EXERCISE TEXT:
______________________________

# Exercise: Predicting Surface Roughness in Milling

In this exercise, we use **AI-based approaches** to model a manufacturing process.  
The goal is to predict **surface roughness `Rz`** based on:

- Feed `f`
- Cutting depth `ap`
- Cutting width `ae`

> Note: Additional factors like tool wear are ignored in this simplified example.


# Step 1: Loading the Dataset

In this step, you will load the dataset for the milling process.  
**Hint:** The Excel file is called `dataset_roughness.xlsx`.  
Select only the columns: `f`, `ap`, `ae`, `Rz`.



In [None]:
# Import the necessary library to handle Excel files
import panda as pd 

# Load the dataset from 'dataset_roughness.xlsx'
df = __________  # Load the excel file into a dataframe

# Select relevant columns for the analysis
columns = ['f', 'ap', 'ae', 'Rz']
df = df[columns]

# Inspect data 
print(____) # Show the first rows of the dataset
print(f'Dataset size: {______} datapoints') # How many datapoints are in the dataset?



# Step 2: Visualizing the Data

Create a 3D scatter plot of the data.  
Use `f` for x-axis, `ap` for y-axis, `Rz` for z-axis, and color the points by `ae`.

**Hint:** Use a color map like `Blues` to visualize cutting width.




In [None]:
# Import the library for plotting
import _________ as plt  # Commonly used library for plots

# Visualize the dataset in 3D
fig = plt.figure()
ax = fig.add_subplot(projection='3d')
graph = ax.scatter(_____, _____, _____, _____, cmap='____') # Fill in: x-, y-, z-axis, colorbar and colormap
cbar = fig.colorbar(graph, ax=ax)

ax.set_xlabel('__________')  # x-axis label
ax.set_ylabel('__________')  # y-axis label
ax.set_zlabel('__________')  # z-axis label
cbar.set_label('__________') # colorbar label

plt.show()


# Step 3: Data Aggregation

The dataset contains repeated measurements for the same parameter combinations.  
Aggregate the data using the **mean** to have one reference value per combination.

______________________________

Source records
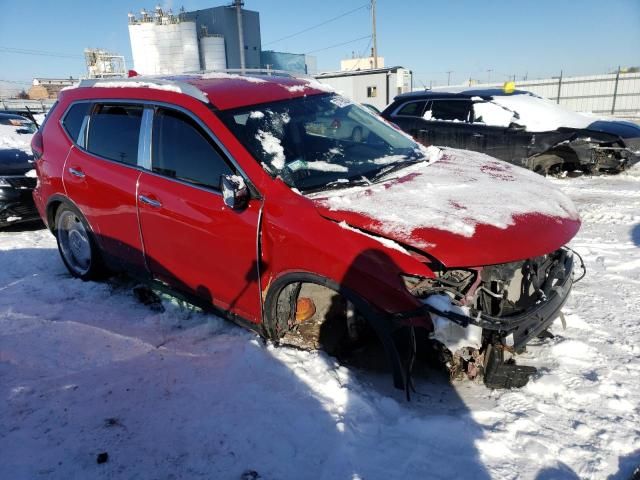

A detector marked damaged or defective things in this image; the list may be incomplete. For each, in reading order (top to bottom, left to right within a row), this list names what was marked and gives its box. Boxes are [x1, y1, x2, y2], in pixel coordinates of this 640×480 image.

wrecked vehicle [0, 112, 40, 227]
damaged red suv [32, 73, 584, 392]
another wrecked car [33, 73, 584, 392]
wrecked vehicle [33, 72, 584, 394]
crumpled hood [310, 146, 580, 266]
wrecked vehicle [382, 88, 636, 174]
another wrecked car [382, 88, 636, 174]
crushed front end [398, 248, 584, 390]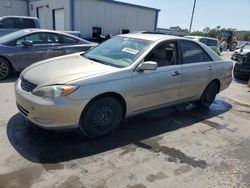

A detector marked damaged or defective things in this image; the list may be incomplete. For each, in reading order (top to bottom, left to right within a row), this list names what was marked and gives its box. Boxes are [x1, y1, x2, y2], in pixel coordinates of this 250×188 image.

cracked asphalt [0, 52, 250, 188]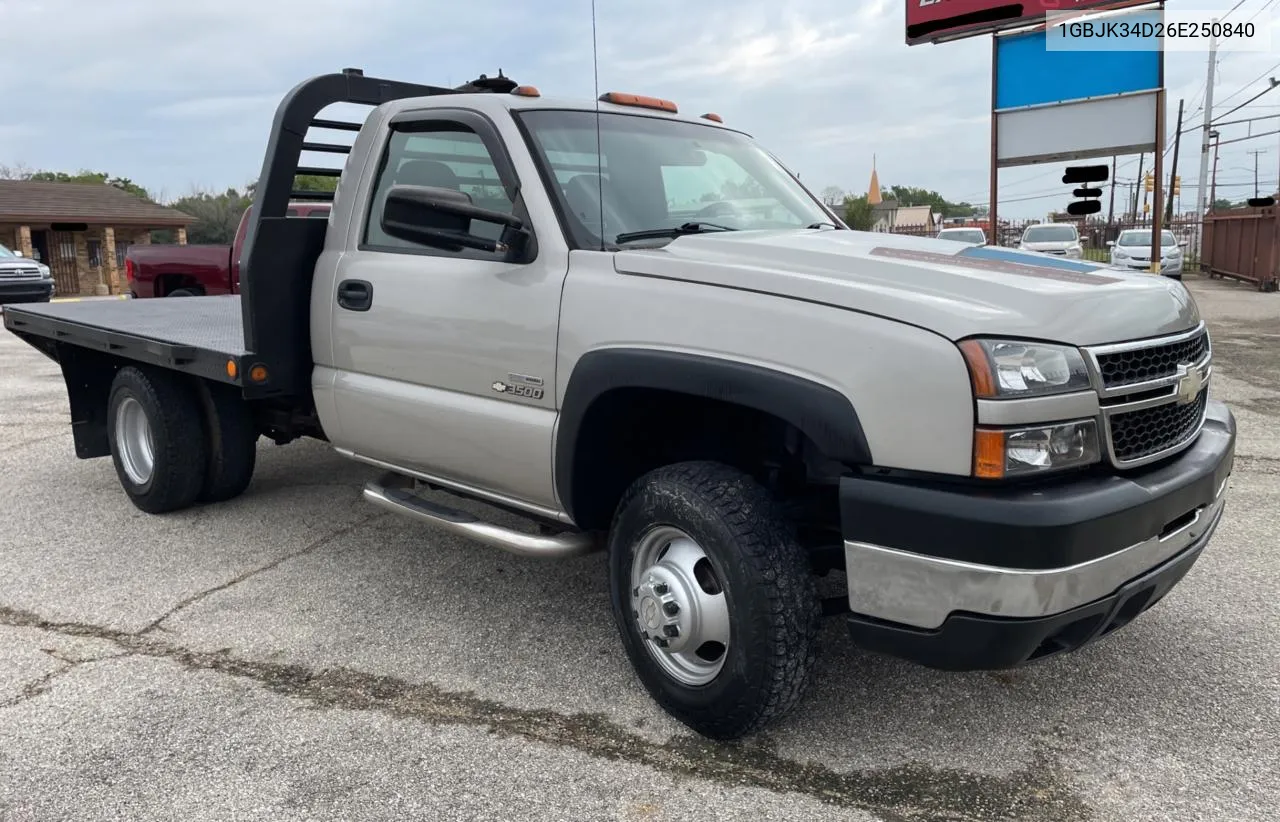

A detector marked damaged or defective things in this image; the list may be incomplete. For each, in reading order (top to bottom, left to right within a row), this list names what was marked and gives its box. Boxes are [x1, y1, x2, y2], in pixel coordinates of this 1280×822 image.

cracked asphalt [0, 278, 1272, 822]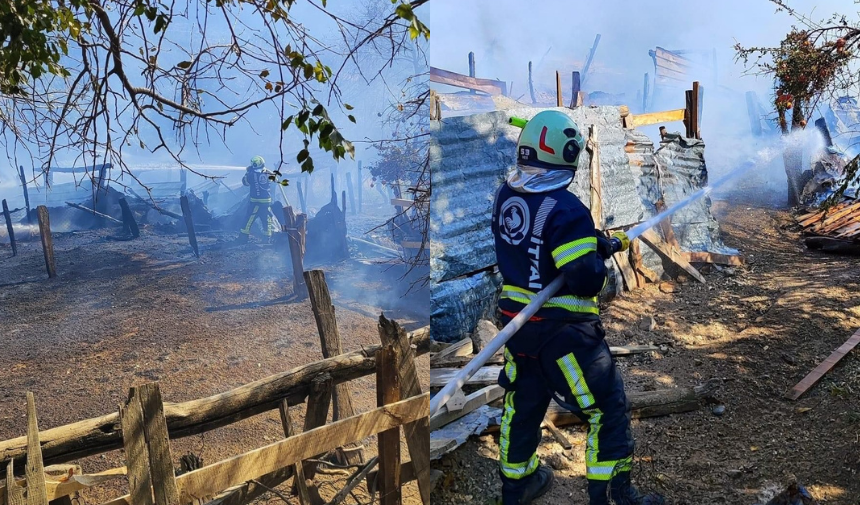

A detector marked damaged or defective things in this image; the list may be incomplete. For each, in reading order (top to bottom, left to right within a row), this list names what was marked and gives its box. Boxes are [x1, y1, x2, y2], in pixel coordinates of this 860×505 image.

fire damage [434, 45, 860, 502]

______________________________

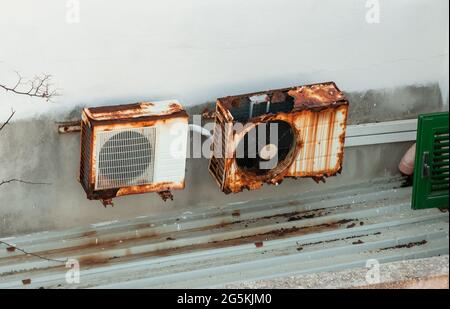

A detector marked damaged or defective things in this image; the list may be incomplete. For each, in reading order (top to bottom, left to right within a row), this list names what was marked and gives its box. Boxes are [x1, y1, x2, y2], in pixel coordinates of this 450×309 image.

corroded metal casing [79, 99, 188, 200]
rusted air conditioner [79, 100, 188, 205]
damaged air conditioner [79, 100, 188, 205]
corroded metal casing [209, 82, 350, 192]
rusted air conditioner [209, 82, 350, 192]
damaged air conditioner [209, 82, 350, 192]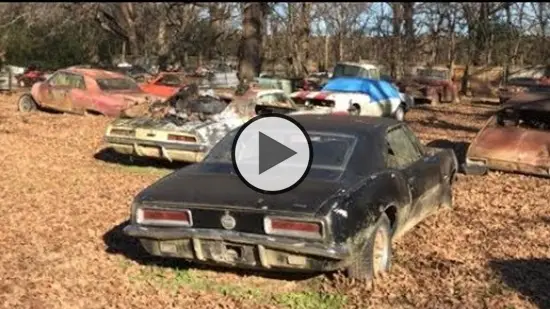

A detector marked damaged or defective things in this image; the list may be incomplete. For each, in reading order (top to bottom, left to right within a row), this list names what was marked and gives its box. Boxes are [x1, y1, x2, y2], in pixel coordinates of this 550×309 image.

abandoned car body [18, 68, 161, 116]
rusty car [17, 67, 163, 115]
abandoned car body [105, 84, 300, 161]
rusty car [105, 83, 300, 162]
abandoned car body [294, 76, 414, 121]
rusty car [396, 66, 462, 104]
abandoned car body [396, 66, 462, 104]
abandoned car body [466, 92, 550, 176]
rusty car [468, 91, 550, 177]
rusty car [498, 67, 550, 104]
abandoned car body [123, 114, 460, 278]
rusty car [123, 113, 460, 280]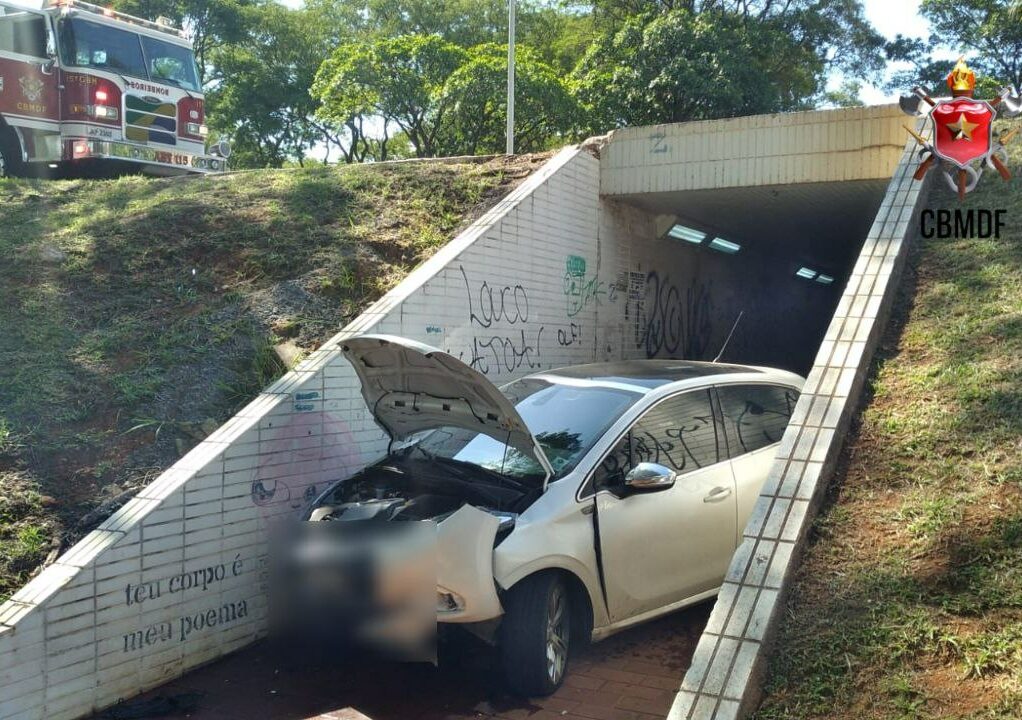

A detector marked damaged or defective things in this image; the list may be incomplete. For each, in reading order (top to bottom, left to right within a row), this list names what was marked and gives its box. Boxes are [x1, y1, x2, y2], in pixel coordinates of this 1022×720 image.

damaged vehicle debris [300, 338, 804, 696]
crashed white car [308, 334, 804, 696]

______________________________

Continue the surface roughness exercise for milling, picking up right after its last sentence.

TASK RESPONSE:
In [None]:
# Aggregate repeated measurements using the mean
df_agg = df.groupby(['f', 'ap', 'ae'])['Rz']._____('____').reset_index()  # Use an aggregation function to combine repeated measurements

print(f'Aggregated dataset size: {_____} datapoints') # How many datapoints are in the aggregated dataset?

# Visualize aggregated data in 3D (same way as in Step 2)


# Step 4: Data Preparation for Modeling

Split the dataset into **training** and **test sets**.  
Scale the features using a standard scaling method.




In [None]:
# Import scaler
from sklearn.preprocessing import StandardScaler

# Split dataset into training and test sets (70% training, 30% testing)
data_train = ______ # Use 70% of the data for training with reproducibility(Hint: use .sample(...)) 
data_test = _______ # Remaining 30% of the data should be used for testing (Hint: use .drop(...))

#Seperate input features and labels 
train_input, train_label = data_train.drop('Rz', axis=1), data_train['__________'] # Input: all columns except target column; Label = target column
test_input, test_label = data_test.drop('Rz', axis=1), data_test['__________']     # Input: all columns except target column; Label = target column

print(______) # Print the size of the train set
print(______) # Print the size of the test set

# Scale the input features
scaler = StandardScaler()
scaler.fit(train_input)
train_input = _____  # Transform the training input
test_input = _____   # Transform the test input



# Step 5: Model Setup and Hyperparameter Optimization

Set up a **MLPRegressor** and perform **GridSearchCV** to optimize hyperparameters.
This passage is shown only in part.